堀内亮佑のブログ

事務員@新潟県の病院組織A→医療情報技師@新潟県の病院組織B→機械学習エンジニア@外資系CRO→データサイエンティスト@日系製薬企業→ソリューションズアーキテクト@外資系ソフトウェアベンダー

How can you trim the file size of ipynb which is so big that your kernel cannot open it?

I was working on multi-variate regression analysis. There were over 80 explanatory variables so I used the AIC (Akaike information criterion) with step function in order to reduce these. BTW, the AIC step function does not exist in Python so you have to write yourself.

qiita.com This guy wrote his own step function. I copied and pasted it in my ipynb.

def step_aic(model, exog, endog, **kwargs):
    """
    This select the best exogenous variables with AIC
    Both exog and endog values can be either str or list.
    (Endog list is for the Binomial family.)

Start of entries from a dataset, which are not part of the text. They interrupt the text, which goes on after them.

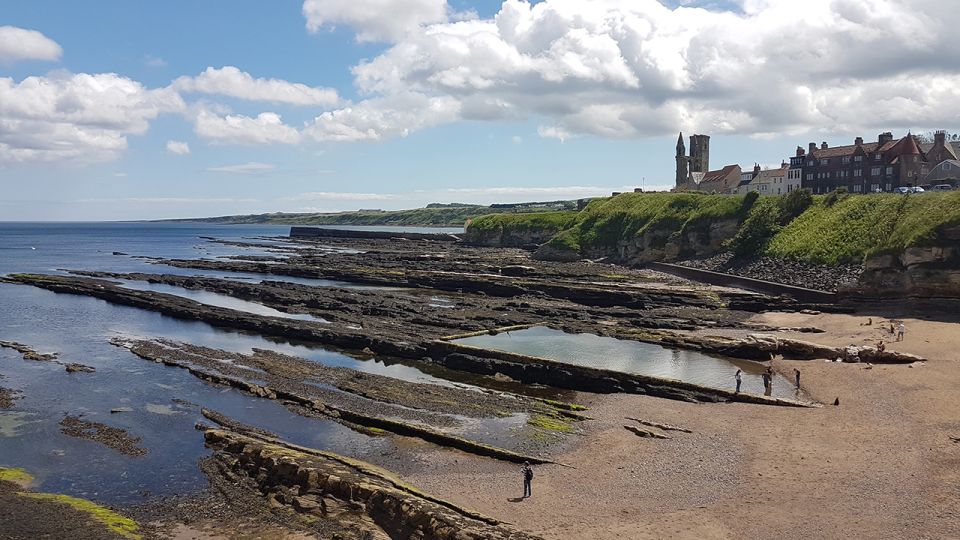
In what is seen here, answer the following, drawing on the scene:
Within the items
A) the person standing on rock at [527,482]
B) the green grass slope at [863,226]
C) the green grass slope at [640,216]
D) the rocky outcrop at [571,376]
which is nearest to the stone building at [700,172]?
the green grass slope at [640,216]

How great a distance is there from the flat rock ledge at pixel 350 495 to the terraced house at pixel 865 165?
280ft

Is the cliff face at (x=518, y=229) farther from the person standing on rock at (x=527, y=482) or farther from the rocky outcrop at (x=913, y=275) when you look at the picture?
the person standing on rock at (x=527, y=482)

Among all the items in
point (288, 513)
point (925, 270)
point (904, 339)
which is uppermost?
point (925, 270)

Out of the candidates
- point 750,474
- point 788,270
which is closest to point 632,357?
point 750,474

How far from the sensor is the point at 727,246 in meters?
82.3

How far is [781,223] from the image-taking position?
79500 millimetres

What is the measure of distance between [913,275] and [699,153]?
9255 centimetres

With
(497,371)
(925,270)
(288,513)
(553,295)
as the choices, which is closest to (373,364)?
(497,371)

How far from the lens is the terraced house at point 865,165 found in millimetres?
90438

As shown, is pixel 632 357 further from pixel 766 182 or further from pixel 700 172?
pixel 700 172

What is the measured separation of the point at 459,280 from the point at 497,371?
36502mm

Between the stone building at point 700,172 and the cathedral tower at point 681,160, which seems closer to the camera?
the stone building at point 700,172

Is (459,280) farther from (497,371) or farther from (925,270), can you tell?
(925,270)

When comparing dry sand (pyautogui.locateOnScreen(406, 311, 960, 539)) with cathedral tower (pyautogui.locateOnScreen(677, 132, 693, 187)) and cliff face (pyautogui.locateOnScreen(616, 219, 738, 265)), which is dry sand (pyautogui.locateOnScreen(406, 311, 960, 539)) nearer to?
cliff face (pyautogui.locateOnScreen(616, 219, 738, 265))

    Note: This adopt only "forward" selection

    Args:
        model: model from statsmodels.formula.api
        exog (str or list): exogenous variables
        endog (str or list): endogenous variables
        kwargs: extra keyword argments for model (e.g., data, family)

    Returns:
        model: a model that seems to have the smallest AIC
    """

    # convert exog, endog to list format
    exog = np.r_[[exog]].flatten()
    endog = np.r_[[endog]].flatten()
    remaining = set(exog)
    selected = []  # contains adopted candidates

    # calculate AIC only for constants
    formula_head = ' + '.join(endog) + ' ~ '
    formula = formula_head + '1'
    aic = model(formula=formula, **kwargs).fit().aic
    print('AIC: {}, formula: {}'.format(round(aic, 3), formula))

    current_score, best_new_score = np.ones(2) * aic

    # adopt all elements, or ends the loop if the AIC will not be improved although adding any elements
    while remaining and current_score == best_new_score:
        scores_with_candidates = []
        for candidate in remaining:

            # calculate the AIC when adding the remained elements one by one
            formula_tail = ' + '.join(selected + [candidate])
            formula = formula_head + formula_tail
            aic = model(formula=formula, **kwargs).fit().aic
            print('AIC: {}, formula: {}'.format(round(aic, 3), formula))

            scores_with_candidates.append((aic, candidate))

        # adopt the elements that improved the AIC most as the best candidate 
        scores_with_candidates.sort()
        scores_with_candidates.reverse()
        best_new_score, best_candidate = scores_with_candidates.pop()

        # if adding a candinate reduces the AIC, add it as the determined candidates 
        if best_new_score < current_score:
            remaining.remove(best_candidate)
            selected.append(best_candidate)
            current_score = best_new_score

    formula = formula_head + ' + '.join(selected)
    print('The best formula: {}'.format(formula))
    return model(formula, **kwargs).fit()

Here is the problem. "print('AIC: {}, formula: {}'.format(round(aic, 3), formula))" yeilds huge amount of text information on my notebook, which makes my file as big as 80 MB. Have you ever heard of 80 MB sized ipynb? Jupyter notebook cannot handle it and freezed. To solve this problem, you have to trim your ipynb. But how? Your local jupyter kernel cannot open it. I tried once to delete unnecessary part manually by opening ipynb in my editor (as a JSON file) but that forced me huge efforts.

github.com

My idea was to use Google Colab notebook. Colab can handle and open a big size file.

You can use Google Colab Notebooks for trimming outputs. I opened 83 MB ipynb file at Colab and Colab could handle it. From Colab GUI, you can choose the output cell you want to delete then get the file back to your local directory and reopen it. Eventually I trimmed the original file to the size of 2 MB in this way.